START EXCERPTED PASSAGE

Comparison among Joyce, Beckett and Osborne from these points of view: language, plot, setting and themes
In Joyce we find a "cinematographic" language. It is a rich language, which changes from character to character and becomes either simple or complex. Joyce's language is very articulated: it reveals Dubliners' paralysis in different ways. The linguistic register is varied.
In Beckett we find an empty language, essential, meaningless and repetitive. Beckett's language is meaningless and informal because it represents the life without all meanings. In this way, the communication between characters is in the form of para-verbal language, with gags, silences and pauses.
In Osborne, we find a highly realistic language, which reveals a lack of communication because the characters don't want to communicate. It is spontaneous and vital, no longer influenced by middle-class conventions. It is crude, violent, provocative and revolutionary because shows The Angry Young Men's frustration within British society.
In Joyce the plot is intricate and varied (reflecting characters' paralysis): each story is told from the perspective of the character. The narrated monologue consists of the direct presentation of the protagonist's thought through limited mediation on the part of the narrator, and allows the reader to acquire a direct knowledge of the character.
In Beckett there isn't plot: he portrays the everyday reality which has lost all meanings. In fact the events don't mean anything in the course of the time. In Beckett we find a repetitive present, which is characterized by a dreary stability.
In Osborne, the plot contains the description of a particular moment, described in a concrete way: it shows the frustration of young people in Britain during the '50s, disillusioned by the government, through the image of the protagonist Jimmy Porter. It is characterized by the desire to hurt with the entire environment and by the rebellion against the whole Establishment.

END EXCERPTED PASSAGE
START INFORMATION SHOWN

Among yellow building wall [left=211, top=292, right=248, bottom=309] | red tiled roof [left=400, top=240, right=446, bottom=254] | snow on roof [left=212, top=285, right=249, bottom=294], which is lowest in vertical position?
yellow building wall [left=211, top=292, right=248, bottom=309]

END INFORMATION SHOWN

» PROBLEM STATEMENT:
From the comparison of Joyce, Beckett and Osborne above, copy word for word the passage that begins with "Comparison among Joyce, Beckett" and stops after "silences and pauses.".

» OUTPUT OF THE EXERCISE:
Comparison among Joyce, Beckett and Osborne from these points of view: language, plot, setting and themes
In Joyce we find a "cinematographic" language. It is a rich language, which changes from character to character and becomes either simple or complex. Joyce's language is very articulated: it reveals Dubliners' paralysis in different ways. The linguistic register is varied.
In Beckett we find an empty language, essential, meaningless and repetitive. Beckett's language is meaningless and informal because it represents the life without all meanings. In this way, the communication between characters is in the form of para-verbal language, with gags, silences and pauses.